Thankfully the entire affair lasts for less than an hour and a half seventy minutes. Mark L. Lester might have figured out the formula for sustaining this sort of nonsense in Commando, which stands head and shoulders above this picture, but here, he doesn’t have Arnold’s brand of star power backing him up. Of course, that explains why Lee gets shortchanged in the action department – he has the range and likability Lundgren lacks – but it doesn’t make the film any less palatable. Lundgren has all Steven Seagal’s ease of killing, Arnold’s size, and none of the je ne sais quoi that makes either of them watchable (though if I’m being honest I actively hate Seagal whereas I just never drank the Lundgren Kool-Aid).
So what do we end up with? A film that’s mostly forgettable but so utterly cheesy, so comically awful, and so mercifully short that sitting through its badness won’t take a year off your life. Showdown in Little Tokyo is one of those productions that film hipsters watch ironically and misguided action aficionados label as “misunderstood”, but the plain truth is that it’s just kind of a low-rent entry in 90’s action cinema canon that deserves exactly the reputation it has earned. (It’s worth noting that the trailer conveys everything you need to know about the film at a fraction of the running time.
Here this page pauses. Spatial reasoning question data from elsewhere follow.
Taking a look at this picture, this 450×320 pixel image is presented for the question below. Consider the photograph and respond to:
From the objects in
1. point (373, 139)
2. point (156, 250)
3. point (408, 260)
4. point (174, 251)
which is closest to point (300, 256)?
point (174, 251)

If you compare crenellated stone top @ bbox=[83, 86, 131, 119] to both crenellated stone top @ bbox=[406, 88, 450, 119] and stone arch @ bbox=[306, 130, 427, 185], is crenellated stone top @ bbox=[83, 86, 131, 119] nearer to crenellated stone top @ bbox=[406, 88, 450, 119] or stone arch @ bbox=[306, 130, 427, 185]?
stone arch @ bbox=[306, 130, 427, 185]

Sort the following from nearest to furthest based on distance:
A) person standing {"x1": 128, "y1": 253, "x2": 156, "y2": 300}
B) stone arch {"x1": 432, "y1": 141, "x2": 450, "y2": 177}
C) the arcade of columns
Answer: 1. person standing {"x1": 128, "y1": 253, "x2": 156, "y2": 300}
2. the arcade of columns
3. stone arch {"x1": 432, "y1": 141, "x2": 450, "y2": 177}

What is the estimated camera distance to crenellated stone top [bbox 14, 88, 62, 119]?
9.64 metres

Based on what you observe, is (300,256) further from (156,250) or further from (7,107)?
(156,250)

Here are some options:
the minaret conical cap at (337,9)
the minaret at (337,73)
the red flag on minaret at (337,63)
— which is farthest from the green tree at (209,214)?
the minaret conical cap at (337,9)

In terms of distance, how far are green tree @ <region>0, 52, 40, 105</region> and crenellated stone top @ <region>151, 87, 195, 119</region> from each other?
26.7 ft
Take that as you will.) Come for Dolph Lundgren’s abs, stay for Brandon Lee’s sense of humor.
2 Comments
Nick Powell
I’ve never been a Dolph fan either, not have I even heard of this flick. I might have to watch it for Brandon Lee though.
Andrew Crump
I almost can’t recommend it for Lee alone, but given how few Lee performances we have, he’s worth the 70 minutes of Lundgren doldrums. His comment about reverse racism is pretty hilarious.